Earlier in the week, my wife had told her oncologist she wouldn't be having a second round of chemotherapy to attack the cancer that had now metastasized to her lungs. The very likely complications -- the horrid and debilitating side effects -- weren't worth the very slim chance of extending her life only a few months.

Instead, still feeling good and able to get around well, she would spend the rest of her life living as fully as possible, she and I had decided.

Her decision of no more measures to fight the cancer's return (after surgery, chemotherapy and radiation treatments two years earlier) meant she was eligible for hospice care. I had completely agreed with her decision. It was her quick "yes" to hospice that stopped me in my tracks.

But my wife had never been one to stop. In many ways, she seldom slowed down. She rested and regrouped, but she was always one to forge ahead. She didn't want to die, but she wanted to be as ready as possible for her death. She wanted that for me, and for our children and grandchildren, too.

Hospice social workers and nurses helped fill out forms, brochures to consider, arranged visiting schedules. I served our visitors coffee and chocolate chip cookies and wanted to be anywhere but there, except I wanted to be with her as much as possible over the coming, the fleeting, the precious, months ahead.

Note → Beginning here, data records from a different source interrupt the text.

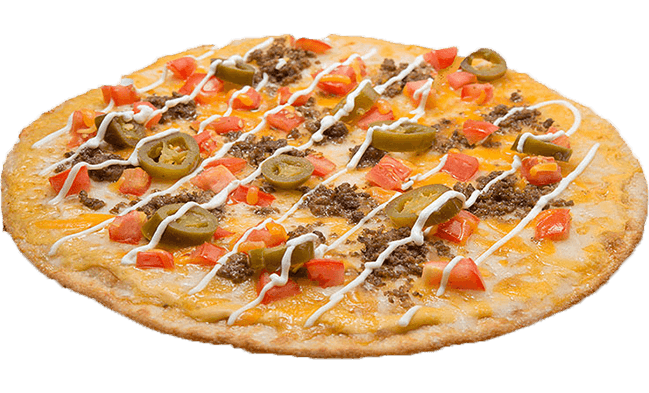 Thin Nacho Pizza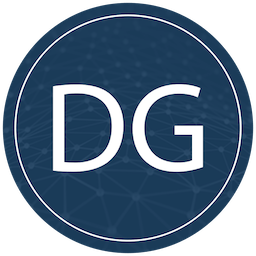 Logo: DigitalGenius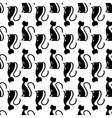 black cat seamless vector image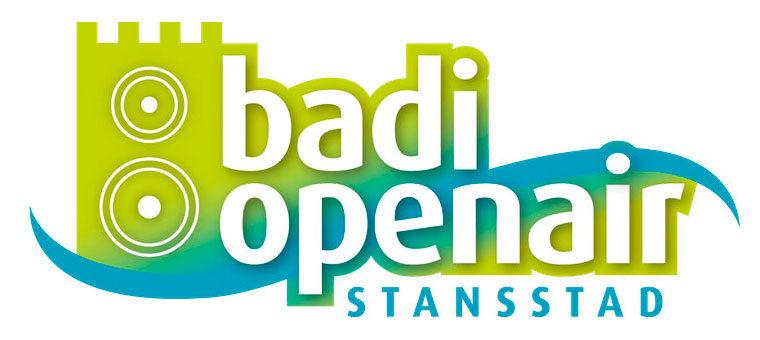 Openair Badi Stansstad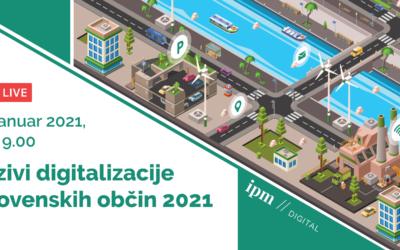 Okrogla miza: Izzivi digitalizacije slovenskih občin 2021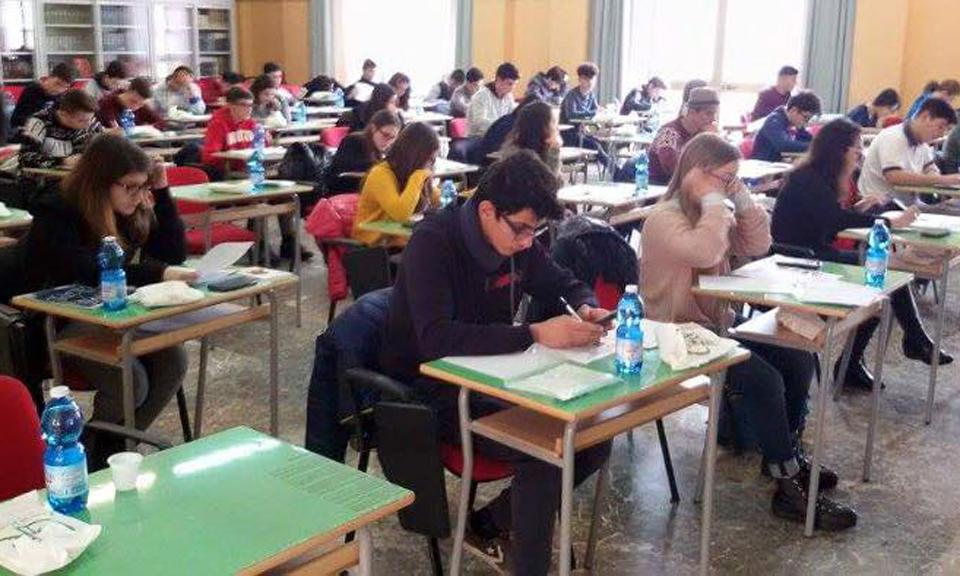 Sede di Reggio Calabria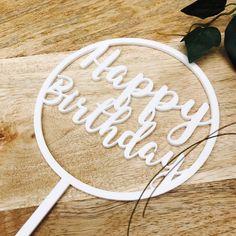 Happy Birthday Cake Topper Birthday Cake Topper Cake Decoration Cake Decorating Happy Birthday Cursive Topper CIRCSPMCG Sugar Boo SugarBoo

We also were offered a hospice spiritual counselor, but a priest from our church helped with that. I'm sure he, too, would have come to the house, but my wife was able to get to our parish.

Over the months that followed, both hospice professionals answered our questions, addressed our concerns, anticipated our needs and provided for them. My wife and the rest of the family received all of that help because she had so quickly, and so bravely, called in hospice, not just for herself, but also for those she loved so dearly.

I hated that she needed hospice care. But what a blessing it was for us and can be for families who need this service.